Von links: Ralf Stech als Herr Goetz und Andreas Klaue als Herr Schmidt Foto: TOBIAS METZ FOTOGRAFIE

Jordi Galcerans Konversationskomödie „Der Kredit“ gilt als Erfolgsstück. Die aktuelle Inszenierung der Komödie im Marquardt enthüllt allerdings, wie gestrig der Text klingt.

Die Holzvertäfelung im Büro von Herrn Goetz strahlt warmes, seriöses Understatement aus. Der Designersessel vorm Schreibtisch setzt einen eleganten Akzent. Die akkurat aufgereihten Urkunden an der Wand belegen den Erfolg des Kreditvermittlers, das Familienfoto im Goldrahmen mit strahlender Gattin und drei Kindern beweist, dass Herr Goetz auch als Privatmann alles erreicht hat, was sich Menschen gemeinhin erträumen. Aber dann kreuzt Herr Schmidt in der Filiale des Geldinstitutes auf und bittet Herrn Goetz um ein Darlehen. Damit nimmt das Schlamassel seinen Lauf in Jordi Galcerans Konversationsdrama „Der Kredit“, das am Freitag in der Komödie im Marquardt Premiere gefeiert hat.

 

Ute Willing inszeniert den Schlagabtausch zweier ungleicher Männer im so naturalistisch wie symbolträchtig anmutenden Bühnenraum von Jan Hax Halama mit den bestens aufgelegten Schauspielern Ralf Stech als Herr Goetz und Andreas Klaue als Herr Schmidt.

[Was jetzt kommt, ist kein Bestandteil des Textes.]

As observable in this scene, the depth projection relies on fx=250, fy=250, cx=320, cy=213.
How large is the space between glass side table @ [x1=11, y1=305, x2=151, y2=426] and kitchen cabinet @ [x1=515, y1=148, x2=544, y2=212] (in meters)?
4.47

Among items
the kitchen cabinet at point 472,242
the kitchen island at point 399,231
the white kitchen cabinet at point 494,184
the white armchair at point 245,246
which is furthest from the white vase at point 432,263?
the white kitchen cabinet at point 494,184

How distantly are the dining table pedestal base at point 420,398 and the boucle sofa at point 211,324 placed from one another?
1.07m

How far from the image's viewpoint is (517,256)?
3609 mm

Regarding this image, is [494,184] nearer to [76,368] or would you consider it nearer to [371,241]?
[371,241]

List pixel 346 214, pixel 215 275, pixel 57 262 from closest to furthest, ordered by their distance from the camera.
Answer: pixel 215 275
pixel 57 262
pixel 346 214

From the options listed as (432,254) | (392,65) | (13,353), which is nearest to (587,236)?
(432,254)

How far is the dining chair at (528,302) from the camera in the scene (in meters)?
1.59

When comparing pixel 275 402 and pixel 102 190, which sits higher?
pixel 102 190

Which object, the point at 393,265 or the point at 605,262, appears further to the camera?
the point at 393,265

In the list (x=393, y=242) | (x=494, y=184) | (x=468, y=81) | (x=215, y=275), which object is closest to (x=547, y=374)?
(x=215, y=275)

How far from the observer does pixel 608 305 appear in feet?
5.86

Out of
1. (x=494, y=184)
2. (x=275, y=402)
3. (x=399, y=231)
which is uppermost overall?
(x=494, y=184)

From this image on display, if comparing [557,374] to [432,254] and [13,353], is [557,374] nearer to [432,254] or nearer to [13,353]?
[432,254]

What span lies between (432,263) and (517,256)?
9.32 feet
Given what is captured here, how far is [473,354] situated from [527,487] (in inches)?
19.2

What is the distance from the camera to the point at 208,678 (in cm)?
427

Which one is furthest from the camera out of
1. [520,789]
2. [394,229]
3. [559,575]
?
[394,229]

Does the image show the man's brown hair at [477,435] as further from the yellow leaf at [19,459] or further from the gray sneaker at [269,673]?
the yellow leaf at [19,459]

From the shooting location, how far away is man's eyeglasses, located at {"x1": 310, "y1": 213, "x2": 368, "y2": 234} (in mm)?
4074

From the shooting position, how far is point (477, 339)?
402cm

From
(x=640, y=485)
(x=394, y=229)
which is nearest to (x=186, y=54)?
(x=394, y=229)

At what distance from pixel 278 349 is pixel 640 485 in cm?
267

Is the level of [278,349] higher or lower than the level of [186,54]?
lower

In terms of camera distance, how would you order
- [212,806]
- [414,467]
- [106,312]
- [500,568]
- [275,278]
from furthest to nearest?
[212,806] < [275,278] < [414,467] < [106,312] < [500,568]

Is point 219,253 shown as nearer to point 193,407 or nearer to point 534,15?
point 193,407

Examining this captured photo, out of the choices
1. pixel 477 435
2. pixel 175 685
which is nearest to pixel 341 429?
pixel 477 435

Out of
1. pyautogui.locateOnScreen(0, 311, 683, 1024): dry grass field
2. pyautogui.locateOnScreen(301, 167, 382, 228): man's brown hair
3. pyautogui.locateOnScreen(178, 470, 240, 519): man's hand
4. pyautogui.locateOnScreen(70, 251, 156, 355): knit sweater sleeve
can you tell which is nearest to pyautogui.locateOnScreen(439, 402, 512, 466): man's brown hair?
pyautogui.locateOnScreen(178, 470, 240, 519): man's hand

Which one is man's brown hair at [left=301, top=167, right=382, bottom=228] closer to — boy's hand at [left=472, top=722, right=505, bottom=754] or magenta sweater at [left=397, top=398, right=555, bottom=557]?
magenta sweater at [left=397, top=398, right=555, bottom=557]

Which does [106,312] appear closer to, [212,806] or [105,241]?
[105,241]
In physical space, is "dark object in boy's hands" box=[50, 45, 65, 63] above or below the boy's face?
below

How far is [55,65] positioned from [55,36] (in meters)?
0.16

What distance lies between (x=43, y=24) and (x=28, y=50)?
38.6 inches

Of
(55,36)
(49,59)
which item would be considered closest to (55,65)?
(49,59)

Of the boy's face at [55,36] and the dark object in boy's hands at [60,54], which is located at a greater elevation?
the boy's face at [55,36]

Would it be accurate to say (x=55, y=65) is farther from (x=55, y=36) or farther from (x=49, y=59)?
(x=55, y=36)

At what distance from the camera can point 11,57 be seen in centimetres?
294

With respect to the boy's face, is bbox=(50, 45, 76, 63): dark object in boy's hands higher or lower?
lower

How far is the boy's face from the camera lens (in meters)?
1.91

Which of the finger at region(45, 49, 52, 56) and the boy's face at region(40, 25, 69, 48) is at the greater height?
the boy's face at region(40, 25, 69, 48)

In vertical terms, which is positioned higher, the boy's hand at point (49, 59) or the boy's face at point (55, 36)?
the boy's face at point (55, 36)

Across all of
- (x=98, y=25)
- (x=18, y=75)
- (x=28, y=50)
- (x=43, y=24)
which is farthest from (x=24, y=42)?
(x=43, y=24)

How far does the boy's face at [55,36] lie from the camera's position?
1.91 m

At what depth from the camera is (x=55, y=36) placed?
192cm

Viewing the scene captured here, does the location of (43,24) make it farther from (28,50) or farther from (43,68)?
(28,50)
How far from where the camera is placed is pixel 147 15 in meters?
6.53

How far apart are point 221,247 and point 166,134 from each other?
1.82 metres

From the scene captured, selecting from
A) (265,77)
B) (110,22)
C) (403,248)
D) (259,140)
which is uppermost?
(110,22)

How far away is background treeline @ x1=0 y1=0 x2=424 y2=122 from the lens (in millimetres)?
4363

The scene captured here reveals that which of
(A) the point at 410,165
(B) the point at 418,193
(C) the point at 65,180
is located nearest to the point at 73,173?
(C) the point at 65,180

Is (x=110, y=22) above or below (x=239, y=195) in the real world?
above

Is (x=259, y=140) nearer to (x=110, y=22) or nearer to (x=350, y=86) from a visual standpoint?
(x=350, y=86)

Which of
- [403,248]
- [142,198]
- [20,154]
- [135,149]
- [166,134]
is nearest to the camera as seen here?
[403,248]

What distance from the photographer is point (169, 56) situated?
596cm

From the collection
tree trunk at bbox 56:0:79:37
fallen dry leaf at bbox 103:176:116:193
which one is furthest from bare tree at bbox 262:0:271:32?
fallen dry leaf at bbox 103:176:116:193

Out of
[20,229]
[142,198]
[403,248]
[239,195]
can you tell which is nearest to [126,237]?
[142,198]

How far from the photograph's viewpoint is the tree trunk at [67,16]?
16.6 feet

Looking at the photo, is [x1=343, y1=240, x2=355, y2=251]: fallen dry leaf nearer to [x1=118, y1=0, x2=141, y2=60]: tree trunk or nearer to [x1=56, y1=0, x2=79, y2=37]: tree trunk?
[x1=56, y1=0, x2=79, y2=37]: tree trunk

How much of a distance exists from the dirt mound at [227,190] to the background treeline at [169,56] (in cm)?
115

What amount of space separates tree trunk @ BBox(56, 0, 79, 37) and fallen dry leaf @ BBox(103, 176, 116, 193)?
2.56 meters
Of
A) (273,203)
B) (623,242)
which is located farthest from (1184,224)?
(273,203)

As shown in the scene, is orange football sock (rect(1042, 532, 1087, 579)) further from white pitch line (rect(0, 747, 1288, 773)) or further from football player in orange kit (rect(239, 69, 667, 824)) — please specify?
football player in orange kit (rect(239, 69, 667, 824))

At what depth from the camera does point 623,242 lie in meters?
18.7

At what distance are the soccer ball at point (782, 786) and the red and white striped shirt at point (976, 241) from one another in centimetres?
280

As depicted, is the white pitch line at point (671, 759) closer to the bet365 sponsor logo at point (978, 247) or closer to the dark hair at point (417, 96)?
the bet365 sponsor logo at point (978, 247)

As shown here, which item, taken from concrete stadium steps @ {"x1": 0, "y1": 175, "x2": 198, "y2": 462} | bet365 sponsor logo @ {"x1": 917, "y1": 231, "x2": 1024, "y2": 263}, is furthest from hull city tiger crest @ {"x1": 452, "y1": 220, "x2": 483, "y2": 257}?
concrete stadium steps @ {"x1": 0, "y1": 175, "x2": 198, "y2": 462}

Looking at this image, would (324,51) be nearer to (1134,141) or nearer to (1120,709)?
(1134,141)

Arm aber mit allen Wassern gewaschen

Letzterer ist ein armer Schlucker, der sich vom selbstgewissen Filialleiter einen Korb holt; Herr Schmidt ist schlicht zu arm für einen Kredit. Dafür aber mit allen Wassern gewaschen, als er Herrn Goetz freundlich droht, wenn der ihm nicht das Geld bewillige, wolle er, Herr Schmidt, mit Herrn Goetzens Frau schlafen. Für Herrn Goetz zunächst eine irre Vorstellung, vor allem, weil Herr Schmidt mit seiner untersetzten Figur und den einfachen Kleidern dem schlanken, hoch aufgeschossenen und edel gekleideten Herrn Goetz auch in Sachen Sexappeal unterlegen scheint. Der Clou in Jordi Galcerans Stück ist aber, dass Herr Schmidt dem schnöseligen Kreditberater tatsächlich die fixe Idee vom angekündigten Seitensprung in den Kopf pflanzen kann. Und damit dessen wohlgeordnetes Leben aus den Angeln hebt. Was in der Theorie turbulent und witzig klingt, erweist sich jedoch in der Bühnenumsetzung selbst in knappen 80 Minuten Spielzeit als zäher Spaß. Das liegt allerdings weniger an Inszenierung und Spiel als am Text. Jordi Galceran hätte von realen Nöten und ökonomischen Abhängigkeiten erzählen können, stattdessen beschränkt er sich auf ein allgemeines Was-Wäre-Wenn-Gedankenspiel, in dessen Verlauf sich zwar die Machtverhältnisse umkehren, tatsächliche soziale Verwerfungen aber keine ernsthafte Rolle spielen. Deshalb fehlt es der Komödie an interessanten Reibungspunkten und Brechungen.

Ein konservativer Herrenwitz die Idee, dass Herr Schmidt mit seiner unmoralischen Phantasie, mit Frau Goetz zu schlafen, einen ohnehin schwelenden Ehekrach vollends eskaliert! Und wenn Herr Schmidt zur Beilegung des Konfliktes vorschlägt, er könne Frau Goetz zunächst gut behandeln, um sie dann fallen zu lassen wie eine heiße Kartoffel, damit sie das kleinere Übel, ihren Gatten, wählt, stellt sich die Frage, in welchem Jahrhundert der Autor Galceran seine Figuren verortet – so gestrig sind die banalen Schenkelklopfer. Ralf Stech und Andreas Klaue geben sich alle Mühe, die ollen Rollenklischees mit sympathisch harmlosem Witz zu erfüllen. Bei der Premiere gab es tosenden Beifall dafür.